What Csaba and others realized was that this "tower" of additional modes of the W and Z bosons -- the ones that are involved in carrying the electroweak force -- can in some sense play the role of the Higgs boson. (Specifically, they can keep the WW scattering amplitude unitary.) Even better, in the specific five-dimensional "warped" geometry Randall and Sundrum considered, this can be done in a way that's consistent with experimental observations. This was explained in this paper, and more detailed calculations were done in this paper.

This all is very nice, but the Higgs does more than just fix problems with W scattering. It gives masses to fermions! Thus this paper on how to incorporate fermion masses in these Higgsless models. The real challenge proves to be the top quark. It's very heavy -- a top quark has the mass of a gold nucleus! This is huge, when you consider that that's about 175 proton masses. The proton is made of three quarks, but almost all of its mass is binding energy. The up and down quarks in it contribute almost nothing to its mass. The top is just amazingly heavy for a fundamental fermion.

One can achieve a high enough top mass in the Higgsless models by adjusting enough parameters, but the top and the bottom quark are related to each other. It's hard to mess with them independently. So what happens when you try to fix the top in these models is that you tend to mess up the couplings of the bottom quark, which have been experimentally measured.

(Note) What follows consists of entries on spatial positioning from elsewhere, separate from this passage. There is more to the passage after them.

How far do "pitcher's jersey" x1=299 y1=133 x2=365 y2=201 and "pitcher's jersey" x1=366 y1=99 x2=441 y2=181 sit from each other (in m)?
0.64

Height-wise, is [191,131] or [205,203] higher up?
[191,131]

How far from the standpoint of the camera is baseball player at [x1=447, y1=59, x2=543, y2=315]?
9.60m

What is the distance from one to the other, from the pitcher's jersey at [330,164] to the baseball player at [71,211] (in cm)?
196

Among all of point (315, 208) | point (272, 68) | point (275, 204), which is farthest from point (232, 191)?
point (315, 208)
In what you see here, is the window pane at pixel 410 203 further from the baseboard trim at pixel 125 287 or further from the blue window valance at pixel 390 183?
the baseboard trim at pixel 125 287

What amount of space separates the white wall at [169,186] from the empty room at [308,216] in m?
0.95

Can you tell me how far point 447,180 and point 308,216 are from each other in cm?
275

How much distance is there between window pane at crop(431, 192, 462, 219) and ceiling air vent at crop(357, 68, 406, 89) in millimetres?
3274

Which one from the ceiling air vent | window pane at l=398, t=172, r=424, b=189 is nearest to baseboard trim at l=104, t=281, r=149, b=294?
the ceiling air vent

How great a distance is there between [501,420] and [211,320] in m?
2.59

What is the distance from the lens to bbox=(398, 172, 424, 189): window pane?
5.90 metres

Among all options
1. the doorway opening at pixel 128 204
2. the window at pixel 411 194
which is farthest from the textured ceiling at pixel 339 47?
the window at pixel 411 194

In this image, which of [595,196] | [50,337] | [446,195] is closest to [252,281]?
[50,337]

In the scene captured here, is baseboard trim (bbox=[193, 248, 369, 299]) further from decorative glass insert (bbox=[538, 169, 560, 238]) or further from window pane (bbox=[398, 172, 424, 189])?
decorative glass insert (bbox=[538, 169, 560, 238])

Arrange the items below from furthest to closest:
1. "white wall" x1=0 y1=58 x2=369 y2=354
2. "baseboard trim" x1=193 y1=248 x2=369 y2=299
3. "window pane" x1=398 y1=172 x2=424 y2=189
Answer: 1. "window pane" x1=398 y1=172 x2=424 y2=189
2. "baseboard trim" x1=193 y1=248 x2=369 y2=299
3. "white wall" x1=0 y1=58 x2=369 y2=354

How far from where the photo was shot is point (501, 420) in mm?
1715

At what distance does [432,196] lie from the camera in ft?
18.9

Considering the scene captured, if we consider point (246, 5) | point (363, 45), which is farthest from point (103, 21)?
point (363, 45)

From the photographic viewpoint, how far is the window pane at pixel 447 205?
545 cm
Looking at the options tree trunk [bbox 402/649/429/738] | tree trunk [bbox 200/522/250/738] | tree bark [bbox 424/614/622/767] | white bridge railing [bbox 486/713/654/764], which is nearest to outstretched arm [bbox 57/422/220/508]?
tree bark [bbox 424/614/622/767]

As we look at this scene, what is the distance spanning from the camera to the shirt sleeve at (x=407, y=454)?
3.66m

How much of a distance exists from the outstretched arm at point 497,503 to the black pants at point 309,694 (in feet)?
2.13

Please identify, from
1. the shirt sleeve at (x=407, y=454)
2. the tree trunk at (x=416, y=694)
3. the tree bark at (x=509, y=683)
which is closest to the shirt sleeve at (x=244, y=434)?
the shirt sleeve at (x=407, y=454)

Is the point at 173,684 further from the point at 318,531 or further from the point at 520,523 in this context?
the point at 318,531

So, the goal of this project I'm working towards will be to try to solve these problems and produce a fully realistic Higgsless model. This will probably involve adding a new scale in these theories. This isn't so surprising when you consider that these theories are AdS/CFT duals of a theory like walking technicolor, and technicolor generally needs such an extra scale. (See, e.g., these lectures on technicolor by Kenneth Lane.)

One more note, of a more technical nature: some of you might be familiar with recent papers by Howard Georgi, Maxim Perelstein, and others arguing that electroweak corrections to "deconstructed" Higgsless models are in unacceptable disagreement with experiment. These papers don't address the equivalent of bulk fermions, however; the fermions in these are charged under only the gauge groups at the end of the "moose diagram," and so are more like brane fermions. Electroweak corrections in the 5D models seem to be under control, although the whole question hinges on whether that is still true once we include the third generation in a realistic way. Once I get up to speed on all the work that's been done so far, this is what I will have to start computing.

A couple of references, for those with some physics knowledge looking for a way to learn about extra-dimensional scenarios and warped geometry in particular: try Csaba's TASI lectures, and the article on "Holography and Phenomenology" by Nima Arkani-Hamed, Massimo Porrati, and Lisa Randall.

I'll try to find some articles for non-physicists on things like the Randall-Sundrum "brane world" and the Higgs, to supplement this probably confusing and overly digressive sketch.